The U.S. Preventive Services Task Force (USPSTF) is a group of health experts that reviews published research and makes recommendations about preventive health care.

What is the problem and what is known about it so far?

Osteoporosis is a condition in which bones become less dense and more fragile and bone fractures occur more easily. Since estrogen keeps bone dense, osteoporosis is especially common in women after menopause as estrogen levels drop. Estimates suggest that half of all postmenopausal women will suffer an osteoporosis-related fracture. Fractures can lead to substantial disability and health care expenses.

Two approaches can be taken to prevent fractures from osteoporosis. One is to promote measures that can prevent osteoporosis itself, such as adequate calcium and vitamin D intake, physical activity, and avoidance of tobacco and alcohol.
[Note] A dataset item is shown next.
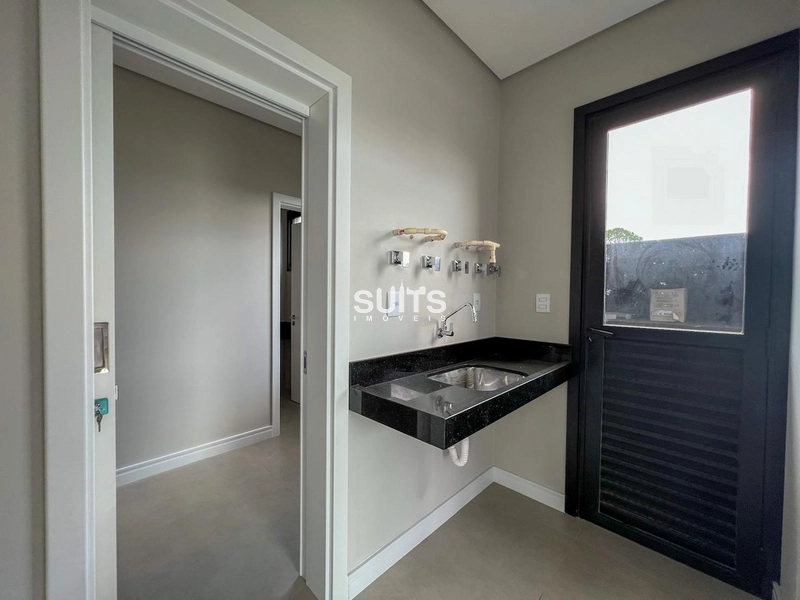 Excelente sobrado á venda no condomínio Amare Home resort: 12ª foto da galeria de imagens do imóvel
Some drugs, such as estrogen and bisphosphonates, can also prevent osteoporosis, but they are not recommended for general use because of side effects and expense. The second approach is to screen for osteoporosis. Screening can identify women with low bone density, who are at highest risk for fracture and will benefit most from drugs that prevent fracture. Testing for osteoporosis involves measuring how dense bones are by using a special test called dual-energy x-ray absorptiometry (DEXA). Newer tests involve the use of other x-ray techniques and ultrasonography, but these tests have been studied less well.

How did the USPSTF develop these recommendations?
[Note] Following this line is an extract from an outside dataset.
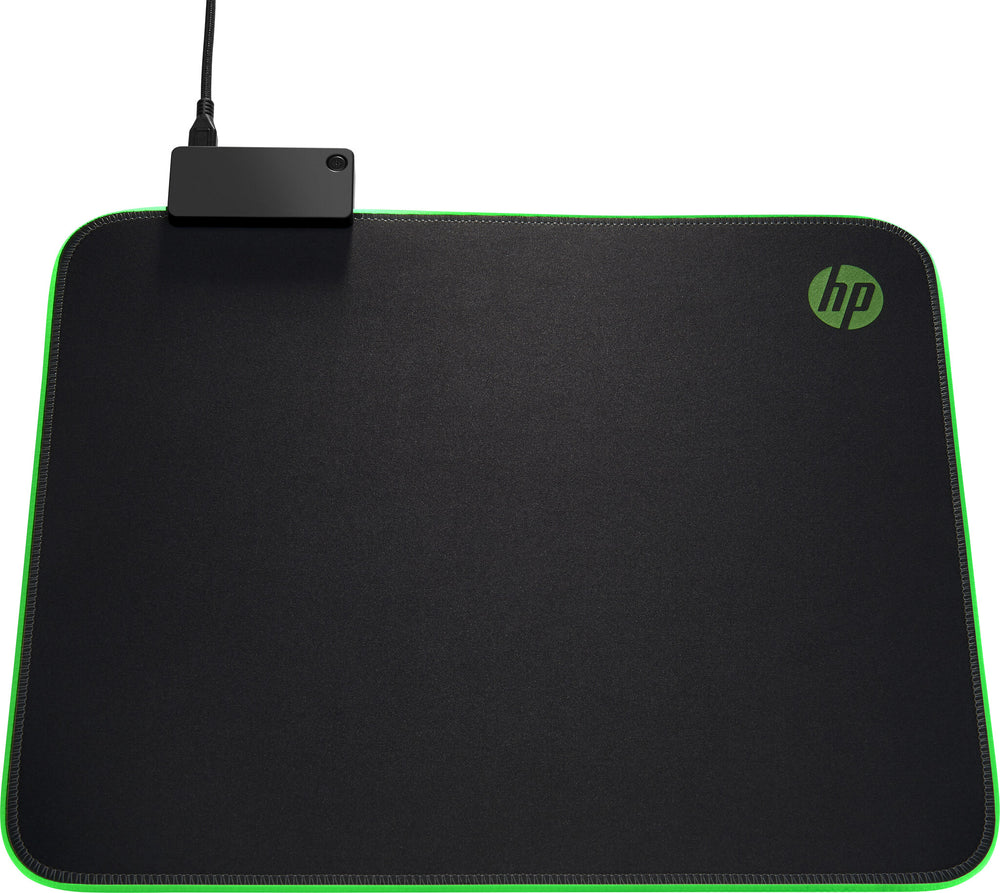 HP Pavilion Gaming musmatta 400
The USPSTF reviewed published English-language research to measure the benefits and harms of screening for osteoporosis.

What did the authors find?

The authors found no studies that specifically looked at the effectiveness of screening for osteoporosis, so they considered information about the frequency of osteoporosis, the accuracy of the screening tests, and the effectiveness of treatments for osteoporosis. The authors found strong evidence that older age, weight under 70 kg (154 pounds), and not taking estrogen were risk factors for osteoporosis and related fractures. They found less strong evidence for the following risk factors: smoking, weight loss, family history of osteoporosis, low physical activity, high alcohol or caffeine intake, and low vitamin D and calcium intake. Surveys designed to screen for osteoporosis were moderately useful. Bone density measurement using DEXA is the best available test to identify women who are at risk for an osteoporosis-related fracture. Several available medications reduce the risk for fracture in women with low bone density, but evidence is currently strongest for bisphosphonates.

What does the USPSTF suggest that patients do?

All women 65 years of age and older should be screened for osteoporosis by getting a bone density test. Women who have risk factors for osteoporosis should begin screening when they are 60 years of age. The screening test that has the most research to support it is DEXA obtained at the hip. It is unclear how frequently screening should occur. Screening more often than every 2 years is not likely to be helpful, and even longer intervals, such as 5 years, are probably adequate for women with normal bone density. Women with low bone density should receive treatment to prevent further decline in bone density and osteoporosis-related fractures.

What are the cautions related to these recommendations?

The USPSTF may revise these recommendations as new information becomes available about osteoporosis risk factors, screening tests, and treatments.